El 12 de diciembre de 1926, Jesús le dice a Luisa que, al crear al hombre, la Divinidad lo ponía en el Sol de la Divina Voluntad, y en él a todas las criaturas. Este Sol le servía como vestidura, no sólo al alma, sino que sus rayos eran tantos que cubrían también el cuerpo, de manera que le servían como más que una vestidura, lo hacían tan ornado y hermoso que ni reyes ni emperadores nunca habían aparecido tan ornados como lo aparecía Adán con esta vestidura de luz resplandeciente, la vestidura hermosa del Sol de la Divina Voluntad, y, como poseía esta vestidura de luz, no necesitaba vestidos materiales para cubrirse. Tan pronto como se sustrajo del “Fiat Divino”, así se retiró la luz del alma y el cuerpo, y perdió su vestidura hermosa, y, al no verse más rodeado de luz, de sintió desnudo. Y, avergonzándose al verse él solo, desnudo entre todas las cosas creadas, sintió la necesidad de cubrirse, y se sirvió de las cosas superfluas a las cosas creadas para cubrir su desnudez.
En el momento de la crucifixión, Jesús vio, con dolor, que la gente se dividía sus vestiduras y se tocaba a suerte su túnica, al resucitar su Humanidad no tomó otras vestiduras, sino que se vistió con la vestidura resplandeciente del Sol del Querer Supremo. Era la misma vestidura que poseía Adán cuando fue creado, porque, para abrir el Cielo, la Humanidad de Jesús debía llevar la vestidura de la luz del Sol del Querer Supremo, la vestidura real que, dándole las uniformes de Rey y el dominio en sus manos, abrió el Cielo a todos los redimidos. Y, presentándose al Padre Celestial, le ofreció las vestiduras íntegras y hermosas de su Voluntad, con las que estaba cubierta su Humanidad, para que reconociera a todos los redimidos como sus hijos.
La Divina Voluntad es vida, y a la vez es la verdadera vestidura de la creación de la criatura, y por eso tiene en ella todos los derechos; pero, ¿cuántas cosas hace para escapar de esta luz? Por eso, siempre debemos estar sumidos en este Sol del “Fiat Eterno”, y Jesús nos ayudará a mantenernos en esta luz.

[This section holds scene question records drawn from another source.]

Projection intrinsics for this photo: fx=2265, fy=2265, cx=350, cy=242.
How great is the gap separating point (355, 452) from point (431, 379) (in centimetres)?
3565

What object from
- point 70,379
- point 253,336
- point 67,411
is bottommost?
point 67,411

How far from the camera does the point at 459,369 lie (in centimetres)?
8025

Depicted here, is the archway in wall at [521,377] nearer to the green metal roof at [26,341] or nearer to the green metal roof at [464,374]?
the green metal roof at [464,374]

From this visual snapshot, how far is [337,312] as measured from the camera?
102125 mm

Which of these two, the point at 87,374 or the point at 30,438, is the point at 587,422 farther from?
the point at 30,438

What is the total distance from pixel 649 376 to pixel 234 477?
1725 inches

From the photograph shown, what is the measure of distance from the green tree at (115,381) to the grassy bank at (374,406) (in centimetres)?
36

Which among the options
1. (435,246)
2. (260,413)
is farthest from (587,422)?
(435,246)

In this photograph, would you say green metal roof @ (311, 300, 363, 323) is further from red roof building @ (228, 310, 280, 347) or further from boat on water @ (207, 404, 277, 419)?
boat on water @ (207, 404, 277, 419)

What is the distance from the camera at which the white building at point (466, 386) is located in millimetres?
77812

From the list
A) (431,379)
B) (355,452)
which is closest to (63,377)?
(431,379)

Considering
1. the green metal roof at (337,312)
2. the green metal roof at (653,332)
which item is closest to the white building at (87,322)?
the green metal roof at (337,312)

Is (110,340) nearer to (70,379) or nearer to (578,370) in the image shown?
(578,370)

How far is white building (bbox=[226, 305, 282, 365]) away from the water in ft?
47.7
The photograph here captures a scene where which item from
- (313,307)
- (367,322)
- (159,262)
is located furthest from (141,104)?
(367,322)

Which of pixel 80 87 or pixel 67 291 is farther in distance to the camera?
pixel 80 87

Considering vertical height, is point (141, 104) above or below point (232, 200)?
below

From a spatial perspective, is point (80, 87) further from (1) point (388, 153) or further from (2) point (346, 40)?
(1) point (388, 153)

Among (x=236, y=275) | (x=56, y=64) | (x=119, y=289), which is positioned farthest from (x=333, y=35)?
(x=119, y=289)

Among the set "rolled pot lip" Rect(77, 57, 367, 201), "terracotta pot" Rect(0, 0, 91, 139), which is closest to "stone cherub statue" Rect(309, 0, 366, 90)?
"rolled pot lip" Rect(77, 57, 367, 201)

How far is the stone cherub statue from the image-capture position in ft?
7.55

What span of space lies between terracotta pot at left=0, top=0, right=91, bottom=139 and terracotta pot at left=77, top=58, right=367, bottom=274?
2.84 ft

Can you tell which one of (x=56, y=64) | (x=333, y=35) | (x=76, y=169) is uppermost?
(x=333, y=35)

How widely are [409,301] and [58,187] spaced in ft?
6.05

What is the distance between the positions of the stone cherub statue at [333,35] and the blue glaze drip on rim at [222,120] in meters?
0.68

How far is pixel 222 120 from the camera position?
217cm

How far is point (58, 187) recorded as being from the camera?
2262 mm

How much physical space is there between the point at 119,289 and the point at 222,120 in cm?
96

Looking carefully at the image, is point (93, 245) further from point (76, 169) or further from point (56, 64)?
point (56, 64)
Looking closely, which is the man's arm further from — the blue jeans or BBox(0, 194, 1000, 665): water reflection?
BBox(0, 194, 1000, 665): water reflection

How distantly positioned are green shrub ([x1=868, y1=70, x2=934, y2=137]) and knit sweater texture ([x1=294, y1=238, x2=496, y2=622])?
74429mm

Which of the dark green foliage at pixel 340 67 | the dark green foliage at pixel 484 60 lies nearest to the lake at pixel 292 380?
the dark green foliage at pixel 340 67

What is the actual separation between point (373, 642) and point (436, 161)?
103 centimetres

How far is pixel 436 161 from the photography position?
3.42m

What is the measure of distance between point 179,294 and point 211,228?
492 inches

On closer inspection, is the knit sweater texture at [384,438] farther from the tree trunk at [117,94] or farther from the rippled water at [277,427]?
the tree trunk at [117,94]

El cuento del Evangelio empieza por un hecho ya habitual: Jesús rodeado por la multitud y la afluencia de gente es tal que tampoco permite pararse para comer, y esto nos revela también una característica de Jesús, su dedicación esconde un gran amor y la conciencia de ser su “pastor”. Hay la urgencia de enseñar, indicarle a la gente el camino hacia el Padre.
Frente a su dedicación, los parientes interpretan todo como una locura.
Podría parecer una distancia de María, sin embargo en su tratado “Sobre la virginidad”, San Agustín escribe: “María es más feliz de recibir la fe de Cristo que concebir la carne de Cristo”.
Pues, Jesús nos enseña que no son los lazos de sangre que abren a la comprensión y la comunión profunda con el Hijo de Dios, y fundan la pertenencia a su familia que es la Iglesia. Lo que es determinante y discriminante es la decisión de convertirse en sus discípulos, es la obediencia a su Palabra que nos introduce en el reino del Padre.
En este contexto, entonces, la verdadera devoción a María es acoger su invitación a Caná: “Hagan todo lo que Jesús les diga” (Jn 2,5).
Miramos con estupor y agradecimiento a la obediencia de María, su sí, pronunciado no sólo en el momento de la anunciación, sino incesantemente hasta los pies de la cruz.
Preguntémosle a María la fuerza de “hacer” en nosotros, como lo hizo ella primero, la voluntad del Padre, experimentando su amor y fidelidad.
Redescubramos la justa devoción a la Virgen y no la releguemos en una época del año, sino que constituya una parte esencial de nuestra fe.